EXERCISE TASK A: State how many lines of the records contain the string "would". Case counts. Give only the number.

-- START PAGE TEXT --

[Btrfs-devel] Re: Initial Planning document for multiple device
support
Chris Mason
chris.mason at oracle.com
Wed Jan 23 07:07:57 PST 2008
On Wednesday 23 January 2008, Andi Kleen wrote:
> On Wednesday 23 January 2008 13:50:24 Chris Mason wrote:
> > On Wednesday 23 January 2008, Andi Kleen wrote:
[ why not use LVM or MD for mirroring ]
> > The key problem that requires most of this infrastructure is mirroring
> > metadata on a single spindle.
>
> You mean multiple spindles?
>
Even on a single drive, I'll duplicate btrees by default (optionally). The
expectation is that drives die in pieces and that Btrfs will be able to
survive this on single spindles by using duplicate copies of metadata.
> So basically the problem is: the file system should allocate new blocks
> that should be on a different device than another block so that you
> can make sure that the metadata ends up on different devices?
>
Yes, we also want to be sure on multiple spindles that the duplicates end up
on different spindles.

-- END PAGE TEXT --
-- START RAW DATA --

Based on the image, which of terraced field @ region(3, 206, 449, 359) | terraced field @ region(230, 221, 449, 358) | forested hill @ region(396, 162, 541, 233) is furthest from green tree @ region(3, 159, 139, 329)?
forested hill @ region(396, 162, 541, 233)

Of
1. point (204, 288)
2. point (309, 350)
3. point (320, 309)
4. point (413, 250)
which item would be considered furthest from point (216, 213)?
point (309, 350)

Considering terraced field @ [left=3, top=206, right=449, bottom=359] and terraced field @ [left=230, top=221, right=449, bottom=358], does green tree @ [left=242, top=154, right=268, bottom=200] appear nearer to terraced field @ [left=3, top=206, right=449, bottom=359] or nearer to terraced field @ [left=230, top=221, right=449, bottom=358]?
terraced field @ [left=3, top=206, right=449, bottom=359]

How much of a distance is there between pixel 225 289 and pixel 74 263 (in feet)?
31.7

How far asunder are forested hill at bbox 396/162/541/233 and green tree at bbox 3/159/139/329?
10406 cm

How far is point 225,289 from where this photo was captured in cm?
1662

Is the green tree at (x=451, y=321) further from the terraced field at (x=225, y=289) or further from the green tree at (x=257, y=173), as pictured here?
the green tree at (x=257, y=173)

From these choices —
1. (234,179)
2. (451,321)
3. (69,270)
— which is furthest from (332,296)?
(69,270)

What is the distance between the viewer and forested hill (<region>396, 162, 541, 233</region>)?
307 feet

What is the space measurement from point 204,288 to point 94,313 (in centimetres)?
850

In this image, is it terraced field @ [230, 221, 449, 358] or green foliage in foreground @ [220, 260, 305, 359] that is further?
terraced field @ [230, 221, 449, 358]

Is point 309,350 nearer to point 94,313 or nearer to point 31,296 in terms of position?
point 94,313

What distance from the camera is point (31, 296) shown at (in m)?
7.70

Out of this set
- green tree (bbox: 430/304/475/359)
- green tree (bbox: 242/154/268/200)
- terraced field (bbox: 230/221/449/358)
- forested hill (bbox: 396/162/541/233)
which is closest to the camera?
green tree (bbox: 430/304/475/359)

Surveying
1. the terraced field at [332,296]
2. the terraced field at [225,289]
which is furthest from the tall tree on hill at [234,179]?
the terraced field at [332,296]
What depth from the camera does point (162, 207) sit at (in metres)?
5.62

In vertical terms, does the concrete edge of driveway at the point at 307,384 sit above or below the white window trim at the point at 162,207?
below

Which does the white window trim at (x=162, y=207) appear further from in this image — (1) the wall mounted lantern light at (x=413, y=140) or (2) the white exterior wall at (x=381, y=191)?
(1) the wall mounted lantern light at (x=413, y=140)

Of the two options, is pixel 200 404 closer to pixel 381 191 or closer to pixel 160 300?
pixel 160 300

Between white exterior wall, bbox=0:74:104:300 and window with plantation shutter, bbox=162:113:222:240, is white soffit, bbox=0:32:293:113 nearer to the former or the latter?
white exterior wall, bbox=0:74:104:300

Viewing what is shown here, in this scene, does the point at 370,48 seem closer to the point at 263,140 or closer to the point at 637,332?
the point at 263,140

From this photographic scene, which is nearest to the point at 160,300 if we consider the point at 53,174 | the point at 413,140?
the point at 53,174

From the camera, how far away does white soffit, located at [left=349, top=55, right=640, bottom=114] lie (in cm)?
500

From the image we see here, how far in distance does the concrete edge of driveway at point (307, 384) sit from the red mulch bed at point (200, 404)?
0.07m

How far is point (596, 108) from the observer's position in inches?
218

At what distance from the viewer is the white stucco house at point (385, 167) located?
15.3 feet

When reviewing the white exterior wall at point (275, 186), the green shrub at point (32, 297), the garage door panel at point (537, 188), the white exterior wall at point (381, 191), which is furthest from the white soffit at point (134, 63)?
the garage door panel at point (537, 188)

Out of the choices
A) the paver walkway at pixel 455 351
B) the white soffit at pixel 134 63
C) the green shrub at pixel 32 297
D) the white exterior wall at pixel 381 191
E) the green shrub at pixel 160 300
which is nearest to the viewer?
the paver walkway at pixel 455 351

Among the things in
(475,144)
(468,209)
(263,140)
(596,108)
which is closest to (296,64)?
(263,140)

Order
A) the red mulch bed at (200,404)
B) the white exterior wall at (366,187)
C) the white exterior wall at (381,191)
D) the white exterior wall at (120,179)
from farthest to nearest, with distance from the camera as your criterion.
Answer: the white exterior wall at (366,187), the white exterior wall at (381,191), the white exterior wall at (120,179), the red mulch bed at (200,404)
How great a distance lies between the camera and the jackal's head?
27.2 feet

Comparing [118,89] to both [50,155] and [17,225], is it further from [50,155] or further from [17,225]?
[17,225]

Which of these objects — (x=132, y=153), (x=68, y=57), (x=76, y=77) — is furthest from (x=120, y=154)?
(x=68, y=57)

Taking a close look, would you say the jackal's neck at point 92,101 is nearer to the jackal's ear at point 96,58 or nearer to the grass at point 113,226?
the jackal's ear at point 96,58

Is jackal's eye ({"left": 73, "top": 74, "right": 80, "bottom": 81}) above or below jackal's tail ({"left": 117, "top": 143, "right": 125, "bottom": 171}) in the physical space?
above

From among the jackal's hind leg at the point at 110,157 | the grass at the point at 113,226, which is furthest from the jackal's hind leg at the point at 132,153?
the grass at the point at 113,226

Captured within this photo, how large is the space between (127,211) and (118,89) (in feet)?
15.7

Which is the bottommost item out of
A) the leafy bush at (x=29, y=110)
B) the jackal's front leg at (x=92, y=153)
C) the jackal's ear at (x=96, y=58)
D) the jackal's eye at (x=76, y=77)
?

-- END RAW DATA --

EXERCISE TASK B: List every file system or storage tool named in the mailing-list post about Btrfs.

CORRECT OUTPUT A: 2

CORRECT OUTPUT B: Btrfs, LVM, MD